Imaginer des perspectives de refondation du modèle sportif français
p. 171-174
Texte intégral
Jean-Michel MARTIN,
Secrétaire Général adjoint de l’UNCU
1À Valenciennes, comme vous tous, j’ai eu le plaisir d’entendre l’allocution de Madame Valérie Létard, sénatrice du Nord, Présidente de la Communauté d’agglomération Valenciennes Métropole1, qui précédait le pot de bienvenue. Son discours m’est apparu fort intéressant et très lié au thème de notre Université Sportive d’Été. En effet, la cité de Valenciennes s’est trouvée, à un moment donné, dans une situation socio-économique difficile, très critique même, avec l’arrêt brutal de l’industrie minière. Il a fallu resserrer les énergies, identifier les atouts, faire preuve d’opiniâtreté et d’innovation. On a pu apprendre que la Communauté d’agglomération s’est attachée à « reconstruire un territoire à partir de l’humain ». Il m’a semblé que ce qui nous a été brillamment présenté et décrit, à propos du Valenciennois, c’était un peu ce que nous avions à esquisser aujourd’hui, dans le cadre de cette USE, et d’imposer demain à propos du Sport. Il est vrai que le sport, en France, est en situation difficile et la reconstruction qui s’impose nous laisse un champ immense.
2« Peut-on imaginer les perspectives de refondation du modèle sportif français, ou tout au moins identifier quelques-unes d’entre elles ? ». S’efforcer d’apporter des éléments de réponse à une telle question, c’est déjà s’engager dans le bilan de la présente USE, en tirant bénéfice des acquis et en tenant compte des prises de position, parfois contrastées, qui ont jalonné les jours passés.
3Je reprendrai, pour commencer, une phrase qui a été fréquemment utilisée pendant nos travaux : « qui paye dicte sa loi ». Cette sentence avait été commentée, déjà, lors de la Première Conférence Nationale du Sport qui s’était tenue le 20 novembre 2008 au siège du CNOSF. Il s’agissait, en présence des principaux acteurs du sport français (mouvement sportif, État, collectivités territoriales, entreprises…), d’envisager ensemble « l’orchestration de la gouvernance sportive de demain ». Le Président Henri Sérandour avait regretté, je le cite2, que « la maxime “Qui paye commande ! semble parfois valoir de règle de gouvernance, lequel principe ne renvoie pas à l’équivalence des échanges réels entre les partenaires. » Qu’en est-il quatre ans plus tard ?
4Essayons de lancer le débat en s’appuyant sur le constat actuel, autour de quelques points clés, qui, en particulier pour des raisons éthiques, ne nous satisfont pas.
« Qui paye dicte sa loi ! »
5Et pourtant le mouvement sportif associatif, dépendant totalement des moyens concédés par ses financeurs, est un des lieux permanents ‒ et un facteur de cohésion collective ‒ au sein duquel la société peut s’appuyer dans sa dynamique de transformation.
6Le sport associatif, par sa capacité à innover, à créer, en fait un moteur qui anime, développe, transforme, stabilise, enrichit toutes les structures dirigeantes et mobilisatrices qui ont en charge la marche de notre société.
7Or ce moteur a besoin de carburant ! (ici l’argent).
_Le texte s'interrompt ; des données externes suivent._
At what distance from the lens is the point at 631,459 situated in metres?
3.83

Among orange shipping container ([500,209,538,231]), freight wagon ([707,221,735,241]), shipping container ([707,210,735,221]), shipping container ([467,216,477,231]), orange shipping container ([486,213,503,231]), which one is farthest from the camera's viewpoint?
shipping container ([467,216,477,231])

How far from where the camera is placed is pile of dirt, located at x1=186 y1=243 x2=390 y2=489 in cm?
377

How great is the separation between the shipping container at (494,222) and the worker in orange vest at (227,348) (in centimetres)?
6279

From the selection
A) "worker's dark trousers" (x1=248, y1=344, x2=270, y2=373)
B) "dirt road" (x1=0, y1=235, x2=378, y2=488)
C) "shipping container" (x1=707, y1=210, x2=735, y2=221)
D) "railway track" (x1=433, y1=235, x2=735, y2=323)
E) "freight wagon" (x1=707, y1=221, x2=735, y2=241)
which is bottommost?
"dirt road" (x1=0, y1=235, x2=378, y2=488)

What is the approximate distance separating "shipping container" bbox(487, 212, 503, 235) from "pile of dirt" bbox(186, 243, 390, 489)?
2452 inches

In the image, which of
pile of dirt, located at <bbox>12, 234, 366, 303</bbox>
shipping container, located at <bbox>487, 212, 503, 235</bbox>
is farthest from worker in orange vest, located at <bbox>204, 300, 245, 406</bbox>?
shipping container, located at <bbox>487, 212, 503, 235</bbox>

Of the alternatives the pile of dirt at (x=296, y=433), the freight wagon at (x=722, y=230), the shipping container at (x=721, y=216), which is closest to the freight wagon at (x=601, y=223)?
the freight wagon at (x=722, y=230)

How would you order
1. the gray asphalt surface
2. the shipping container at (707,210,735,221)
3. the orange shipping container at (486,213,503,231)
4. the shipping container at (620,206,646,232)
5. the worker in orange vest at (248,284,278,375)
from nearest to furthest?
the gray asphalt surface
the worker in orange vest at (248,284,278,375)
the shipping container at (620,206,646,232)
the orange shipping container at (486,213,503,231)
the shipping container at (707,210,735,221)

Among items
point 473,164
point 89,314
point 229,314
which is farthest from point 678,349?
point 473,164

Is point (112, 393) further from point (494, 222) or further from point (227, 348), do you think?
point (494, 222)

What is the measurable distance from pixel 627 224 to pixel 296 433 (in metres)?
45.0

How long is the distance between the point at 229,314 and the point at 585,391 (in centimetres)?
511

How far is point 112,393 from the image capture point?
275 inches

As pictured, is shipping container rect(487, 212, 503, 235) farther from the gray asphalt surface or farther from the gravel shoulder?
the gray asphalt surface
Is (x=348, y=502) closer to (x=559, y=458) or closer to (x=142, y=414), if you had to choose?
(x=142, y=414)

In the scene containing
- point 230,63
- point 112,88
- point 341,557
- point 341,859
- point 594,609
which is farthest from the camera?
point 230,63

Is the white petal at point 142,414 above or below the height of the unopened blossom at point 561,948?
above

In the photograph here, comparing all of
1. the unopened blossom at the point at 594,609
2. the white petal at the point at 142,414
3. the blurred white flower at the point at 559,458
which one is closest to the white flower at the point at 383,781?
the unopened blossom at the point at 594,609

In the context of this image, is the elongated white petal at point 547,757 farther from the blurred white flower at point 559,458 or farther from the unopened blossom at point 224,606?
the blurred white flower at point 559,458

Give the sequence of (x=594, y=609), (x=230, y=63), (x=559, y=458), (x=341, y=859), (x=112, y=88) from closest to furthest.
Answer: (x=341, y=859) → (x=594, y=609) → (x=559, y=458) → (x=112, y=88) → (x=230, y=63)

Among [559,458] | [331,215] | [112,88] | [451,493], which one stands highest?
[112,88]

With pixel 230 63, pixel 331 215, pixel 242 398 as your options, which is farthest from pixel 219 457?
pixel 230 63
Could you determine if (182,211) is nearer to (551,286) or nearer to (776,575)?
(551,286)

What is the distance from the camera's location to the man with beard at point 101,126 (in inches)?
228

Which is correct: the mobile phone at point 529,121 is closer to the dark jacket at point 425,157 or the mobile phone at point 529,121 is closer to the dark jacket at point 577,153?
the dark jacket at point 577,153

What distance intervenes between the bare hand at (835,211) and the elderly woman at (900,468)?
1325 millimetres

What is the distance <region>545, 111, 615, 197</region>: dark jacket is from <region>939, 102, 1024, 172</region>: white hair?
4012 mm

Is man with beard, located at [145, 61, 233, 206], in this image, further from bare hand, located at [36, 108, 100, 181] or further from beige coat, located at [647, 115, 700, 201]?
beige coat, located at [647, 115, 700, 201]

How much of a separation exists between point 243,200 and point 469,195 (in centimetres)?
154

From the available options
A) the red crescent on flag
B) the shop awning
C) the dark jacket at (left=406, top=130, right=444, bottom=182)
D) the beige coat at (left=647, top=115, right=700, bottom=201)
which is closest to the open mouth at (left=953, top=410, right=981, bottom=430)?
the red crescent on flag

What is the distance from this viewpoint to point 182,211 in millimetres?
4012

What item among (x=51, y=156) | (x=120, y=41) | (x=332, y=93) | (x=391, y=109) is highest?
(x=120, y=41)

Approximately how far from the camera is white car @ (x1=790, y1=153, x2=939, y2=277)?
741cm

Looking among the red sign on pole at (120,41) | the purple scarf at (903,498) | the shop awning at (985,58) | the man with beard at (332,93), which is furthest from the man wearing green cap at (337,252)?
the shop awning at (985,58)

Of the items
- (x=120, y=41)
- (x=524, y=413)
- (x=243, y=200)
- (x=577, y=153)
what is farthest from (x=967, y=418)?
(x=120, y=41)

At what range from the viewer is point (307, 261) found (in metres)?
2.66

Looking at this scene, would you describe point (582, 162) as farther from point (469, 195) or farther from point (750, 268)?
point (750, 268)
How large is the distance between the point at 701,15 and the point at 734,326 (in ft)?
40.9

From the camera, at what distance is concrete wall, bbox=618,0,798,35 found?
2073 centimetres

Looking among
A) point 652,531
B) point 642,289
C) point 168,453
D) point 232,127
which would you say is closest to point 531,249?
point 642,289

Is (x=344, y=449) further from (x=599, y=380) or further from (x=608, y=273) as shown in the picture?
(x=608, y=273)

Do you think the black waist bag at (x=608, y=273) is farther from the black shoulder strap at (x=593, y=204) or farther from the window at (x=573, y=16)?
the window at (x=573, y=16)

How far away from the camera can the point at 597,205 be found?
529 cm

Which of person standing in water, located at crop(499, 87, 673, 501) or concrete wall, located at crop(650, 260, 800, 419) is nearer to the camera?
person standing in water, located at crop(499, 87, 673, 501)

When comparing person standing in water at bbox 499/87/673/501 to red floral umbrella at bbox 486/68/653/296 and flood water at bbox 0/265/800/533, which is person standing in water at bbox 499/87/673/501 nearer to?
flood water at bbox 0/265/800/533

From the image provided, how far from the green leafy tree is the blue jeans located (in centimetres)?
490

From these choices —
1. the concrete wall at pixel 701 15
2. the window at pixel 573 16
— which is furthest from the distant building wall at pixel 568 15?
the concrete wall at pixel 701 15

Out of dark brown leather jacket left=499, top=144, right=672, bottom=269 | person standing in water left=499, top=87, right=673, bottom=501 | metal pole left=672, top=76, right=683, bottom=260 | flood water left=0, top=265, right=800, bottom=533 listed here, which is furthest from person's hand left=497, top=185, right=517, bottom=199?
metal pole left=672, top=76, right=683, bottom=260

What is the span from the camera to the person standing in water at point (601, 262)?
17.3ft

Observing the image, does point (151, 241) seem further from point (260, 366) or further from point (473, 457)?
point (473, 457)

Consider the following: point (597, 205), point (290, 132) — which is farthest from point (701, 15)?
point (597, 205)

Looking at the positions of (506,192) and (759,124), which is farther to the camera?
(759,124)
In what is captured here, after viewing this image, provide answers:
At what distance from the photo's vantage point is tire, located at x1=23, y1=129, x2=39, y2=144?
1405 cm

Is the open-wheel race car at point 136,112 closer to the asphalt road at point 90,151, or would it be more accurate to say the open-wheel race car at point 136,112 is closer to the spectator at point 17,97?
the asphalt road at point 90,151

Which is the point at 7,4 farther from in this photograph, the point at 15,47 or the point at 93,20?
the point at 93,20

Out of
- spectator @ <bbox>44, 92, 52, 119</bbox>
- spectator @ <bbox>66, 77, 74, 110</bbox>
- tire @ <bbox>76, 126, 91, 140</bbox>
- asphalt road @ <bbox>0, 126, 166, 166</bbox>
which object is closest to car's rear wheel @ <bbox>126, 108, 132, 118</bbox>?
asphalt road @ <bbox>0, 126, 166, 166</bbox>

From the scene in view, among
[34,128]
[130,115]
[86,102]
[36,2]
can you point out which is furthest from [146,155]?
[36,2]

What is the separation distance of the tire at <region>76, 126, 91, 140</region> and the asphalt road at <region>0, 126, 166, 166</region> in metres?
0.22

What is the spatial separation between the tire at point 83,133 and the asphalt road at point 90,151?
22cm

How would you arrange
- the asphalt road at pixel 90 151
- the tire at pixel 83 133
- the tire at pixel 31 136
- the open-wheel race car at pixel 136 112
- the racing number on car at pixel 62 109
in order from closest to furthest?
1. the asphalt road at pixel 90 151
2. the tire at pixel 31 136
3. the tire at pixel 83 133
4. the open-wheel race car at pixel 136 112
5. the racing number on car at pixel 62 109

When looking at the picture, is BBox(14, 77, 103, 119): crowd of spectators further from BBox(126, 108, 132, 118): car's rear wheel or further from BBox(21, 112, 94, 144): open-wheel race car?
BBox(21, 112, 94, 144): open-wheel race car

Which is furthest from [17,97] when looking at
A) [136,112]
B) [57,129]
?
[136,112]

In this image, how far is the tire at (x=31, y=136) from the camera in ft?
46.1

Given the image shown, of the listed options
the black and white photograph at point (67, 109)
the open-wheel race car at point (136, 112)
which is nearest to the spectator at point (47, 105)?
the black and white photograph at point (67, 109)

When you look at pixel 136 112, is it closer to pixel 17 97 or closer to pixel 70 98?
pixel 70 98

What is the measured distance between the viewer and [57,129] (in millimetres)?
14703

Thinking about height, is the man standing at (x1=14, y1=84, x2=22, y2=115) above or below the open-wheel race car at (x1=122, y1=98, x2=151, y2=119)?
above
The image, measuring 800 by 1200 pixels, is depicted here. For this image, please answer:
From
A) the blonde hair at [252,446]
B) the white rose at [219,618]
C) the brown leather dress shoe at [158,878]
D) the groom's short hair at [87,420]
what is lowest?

Comme pour le marché de toutes les ressources fossiles, les dirigeants « approvisionneurs », responsables économiques et politiques, nationaux et locaux, ne font-ils pas de la surenchère sur les performances ou sur le service rendu, au point de se les approprier, en oubliant ce qui revient à l’ingénierie ?
8De même, au sein du Mouvement sportif, n’y a-t-il pas, en suivant la tendance des dirigeants « approvisionneurs », une distorsion majeure à l’exemple de la considération qui est portée aux « formules 1 » pourvoyeuses de médiatisations promotionnelles, comparées aux « 2 chevaux » au service du citoyen de base, alors que leurs sorts sont indissociables ? La médiatisation du résultat « à tout prix », de l’exploit, n’est-elle pas le talon d’Achille des dirigeants du Mouvement Sportif ?
9Des questions se posent.
10Des éléments essentiels découlant des autres séquences modifieront sans doute les questions proposées. Mais le temps nous manque ici pour entrer dans le détail.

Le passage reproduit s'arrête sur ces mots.